Re: [PATCH v3] loop: Fix NULL pointer dereference in lo_rw_aio()
From: Ming Lei
Date: Tue May 26 2026 - 21:20:27 EST
On Tue, May 26, 2026 at 09:25:30AM +0900, Tetsuo Handa wrote:
> On 2026/05/26 0:19, Ming Lei wrote:
> > On Mon, May 25, 2026 at 12:40:19PM +0900, Tetsuo Handa wrote:
> >> Some commit which was merged in the merge window for 7.1 broke the loop
> >> driver; a race window where lo_release() clears the backing file via
> >> __loop_clr_fd() despite some I/O requests are pending was introduced [1][2].
> >>
> >> The exact commit which changed the behavior is not known due to lack of
> >> reproducer and timing dependent behavior, but it seems that we need to
> >> solve this problem in the loop driver despite there was no change for the
> >> loop driver during this merge window.
> >>
> >> To close this race, try to flush pending I/O requests. However, calling
> >> drain_workqueue() from __loop_clr_fd() with disk->open_mutex held causes
> >> lockdep warnings [3][4]. We need to flush pending I/O requests without
> >> disk->open_mutex held.
> >
> > No, please don't workaround before root cause.

> **Problem to work on**: Reproduce the loop driver patch thread starting with "From: Ming Lei" and going on through "this merge window.", substituting "development cycle" for "merge window".

> **Records shown**:
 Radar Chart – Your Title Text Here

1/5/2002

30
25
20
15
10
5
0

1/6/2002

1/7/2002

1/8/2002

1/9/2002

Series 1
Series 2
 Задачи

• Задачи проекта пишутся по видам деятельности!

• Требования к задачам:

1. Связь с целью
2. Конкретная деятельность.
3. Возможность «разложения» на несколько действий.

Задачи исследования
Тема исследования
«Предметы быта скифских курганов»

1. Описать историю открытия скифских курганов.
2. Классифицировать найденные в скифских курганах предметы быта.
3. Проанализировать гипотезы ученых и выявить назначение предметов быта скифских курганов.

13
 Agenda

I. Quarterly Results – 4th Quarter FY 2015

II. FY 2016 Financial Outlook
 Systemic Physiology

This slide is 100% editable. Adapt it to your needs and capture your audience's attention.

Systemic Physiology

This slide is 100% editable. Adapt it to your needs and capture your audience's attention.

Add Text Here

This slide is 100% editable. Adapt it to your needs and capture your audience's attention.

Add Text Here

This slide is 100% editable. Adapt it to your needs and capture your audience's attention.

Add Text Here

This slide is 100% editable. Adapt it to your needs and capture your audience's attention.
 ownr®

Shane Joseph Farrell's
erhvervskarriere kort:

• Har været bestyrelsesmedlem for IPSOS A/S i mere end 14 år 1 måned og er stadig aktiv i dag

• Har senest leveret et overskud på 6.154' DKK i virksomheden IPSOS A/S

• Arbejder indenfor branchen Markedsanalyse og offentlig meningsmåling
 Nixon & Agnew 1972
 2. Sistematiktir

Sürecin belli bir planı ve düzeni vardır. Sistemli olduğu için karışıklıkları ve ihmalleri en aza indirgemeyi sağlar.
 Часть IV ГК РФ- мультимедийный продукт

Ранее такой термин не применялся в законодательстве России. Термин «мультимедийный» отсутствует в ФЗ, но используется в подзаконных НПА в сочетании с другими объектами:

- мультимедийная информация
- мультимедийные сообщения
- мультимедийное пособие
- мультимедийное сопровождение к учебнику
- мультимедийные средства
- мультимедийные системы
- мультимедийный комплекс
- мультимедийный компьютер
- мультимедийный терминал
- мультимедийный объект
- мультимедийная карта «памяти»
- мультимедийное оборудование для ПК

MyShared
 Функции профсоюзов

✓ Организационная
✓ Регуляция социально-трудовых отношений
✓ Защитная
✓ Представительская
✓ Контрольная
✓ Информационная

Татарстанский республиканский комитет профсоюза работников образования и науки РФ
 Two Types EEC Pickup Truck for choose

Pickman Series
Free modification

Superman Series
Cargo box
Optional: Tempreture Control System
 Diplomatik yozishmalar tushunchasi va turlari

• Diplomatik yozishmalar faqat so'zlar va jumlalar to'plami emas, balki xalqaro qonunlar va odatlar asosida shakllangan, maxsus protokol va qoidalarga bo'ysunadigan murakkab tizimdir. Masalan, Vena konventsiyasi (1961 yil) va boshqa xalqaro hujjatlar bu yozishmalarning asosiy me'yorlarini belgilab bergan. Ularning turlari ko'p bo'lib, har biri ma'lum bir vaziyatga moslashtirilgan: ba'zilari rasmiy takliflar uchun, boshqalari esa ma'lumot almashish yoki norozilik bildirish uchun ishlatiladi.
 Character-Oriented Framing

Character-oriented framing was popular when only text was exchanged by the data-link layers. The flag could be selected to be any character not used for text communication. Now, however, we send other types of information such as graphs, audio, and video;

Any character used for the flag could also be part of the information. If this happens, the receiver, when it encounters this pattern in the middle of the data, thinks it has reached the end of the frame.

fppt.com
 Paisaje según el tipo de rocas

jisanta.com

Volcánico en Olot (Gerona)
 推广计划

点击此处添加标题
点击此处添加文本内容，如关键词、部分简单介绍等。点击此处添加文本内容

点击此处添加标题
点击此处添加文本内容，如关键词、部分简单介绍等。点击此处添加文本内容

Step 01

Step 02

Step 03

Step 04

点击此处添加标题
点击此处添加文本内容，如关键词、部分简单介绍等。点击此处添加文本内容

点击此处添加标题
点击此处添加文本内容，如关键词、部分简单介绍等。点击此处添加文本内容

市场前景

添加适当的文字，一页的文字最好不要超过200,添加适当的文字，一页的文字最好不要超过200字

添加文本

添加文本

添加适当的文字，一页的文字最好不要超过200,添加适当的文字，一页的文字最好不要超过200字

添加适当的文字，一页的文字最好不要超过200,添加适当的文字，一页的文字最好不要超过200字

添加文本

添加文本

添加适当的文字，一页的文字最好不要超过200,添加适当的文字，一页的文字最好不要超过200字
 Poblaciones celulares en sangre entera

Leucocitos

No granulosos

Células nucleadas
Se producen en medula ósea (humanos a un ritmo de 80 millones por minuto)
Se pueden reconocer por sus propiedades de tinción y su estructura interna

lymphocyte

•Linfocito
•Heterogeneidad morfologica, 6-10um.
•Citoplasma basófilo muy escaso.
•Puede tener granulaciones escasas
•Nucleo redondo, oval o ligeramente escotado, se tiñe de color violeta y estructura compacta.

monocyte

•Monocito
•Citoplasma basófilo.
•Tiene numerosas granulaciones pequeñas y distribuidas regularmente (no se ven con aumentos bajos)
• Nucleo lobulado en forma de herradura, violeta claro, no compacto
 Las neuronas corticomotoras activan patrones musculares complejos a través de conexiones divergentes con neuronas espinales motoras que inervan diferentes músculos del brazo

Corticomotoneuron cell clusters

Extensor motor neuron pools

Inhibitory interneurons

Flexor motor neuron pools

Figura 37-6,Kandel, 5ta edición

> **Answer area**:
From: Ming Lei
Date: Tue May 26 2026 - 21:20:27 EST
On Tue, May 26, 2026 at 09:25:30AM +0900, Tetsuo Handa wrote:
> On 2026/05/26 0:19, Ming Lei wrote:
> > On Mon, May 25, 2026 at 12:40:19PM +0900, Tetsuo Handa wrote:
> >> Some commit which was merged in the development cycle for 7.1 broke the loop
> >> driver; a race window where lo_release() clears the backing file via
> >> __loop_clr_fd() despite some I/O requests are pending was introduced [1][2].
> >>
> >> The exact commit which changed the behavior is not known due to lack of
> >> reproducer and timing dependent behavior, but it seems that we need to
> >> solve this problem in the loop driver despite there was no change for the
> >> loop driver during this development cycle.